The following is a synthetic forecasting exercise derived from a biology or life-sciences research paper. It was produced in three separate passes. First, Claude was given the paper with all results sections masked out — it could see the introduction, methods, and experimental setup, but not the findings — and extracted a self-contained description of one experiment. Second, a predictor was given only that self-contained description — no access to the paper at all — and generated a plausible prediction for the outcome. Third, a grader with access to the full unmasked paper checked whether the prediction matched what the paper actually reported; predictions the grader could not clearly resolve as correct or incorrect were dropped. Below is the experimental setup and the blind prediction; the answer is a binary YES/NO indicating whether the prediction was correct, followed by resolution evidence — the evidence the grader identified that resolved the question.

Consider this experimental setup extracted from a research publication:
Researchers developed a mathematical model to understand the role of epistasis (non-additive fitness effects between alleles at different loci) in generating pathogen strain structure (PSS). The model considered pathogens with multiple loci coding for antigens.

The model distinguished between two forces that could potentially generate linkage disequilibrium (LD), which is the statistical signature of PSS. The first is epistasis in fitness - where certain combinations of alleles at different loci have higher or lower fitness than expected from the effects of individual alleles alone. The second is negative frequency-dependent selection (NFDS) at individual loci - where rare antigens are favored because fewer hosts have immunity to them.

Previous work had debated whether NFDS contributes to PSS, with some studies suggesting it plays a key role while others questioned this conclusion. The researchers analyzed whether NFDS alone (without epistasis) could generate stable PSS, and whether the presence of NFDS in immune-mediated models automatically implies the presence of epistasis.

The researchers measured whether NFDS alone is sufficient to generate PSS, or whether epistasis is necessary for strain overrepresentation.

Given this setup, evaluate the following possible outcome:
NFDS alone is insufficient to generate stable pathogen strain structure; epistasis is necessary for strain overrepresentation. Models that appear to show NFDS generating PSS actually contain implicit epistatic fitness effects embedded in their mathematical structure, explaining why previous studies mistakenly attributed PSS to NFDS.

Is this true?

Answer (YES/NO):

# # #

# Assignment
Could you restate, word for word, every line from the one containing "The researchers measured" through the last line of the records above, and nothing more?

# Solution for this exercise
The researchers measured whether NFDS alone is sufficient to generate PSS, or whether epistasis is necessary for strain overrepresentation.

Given this setup, evaluate the following possible outcome:
NFDS alone is insufficient to generate stable pathogen strain structure; epistasis is necessary for strain overrepresentation. Models that appear to show NFDS generating PSS actually contain implicit epistatic fitness effects embedded in their mathematical structure, explaining why previous studies mistakenly attributed PSS to NFDS.

Is this true?

Answer (YES/NO):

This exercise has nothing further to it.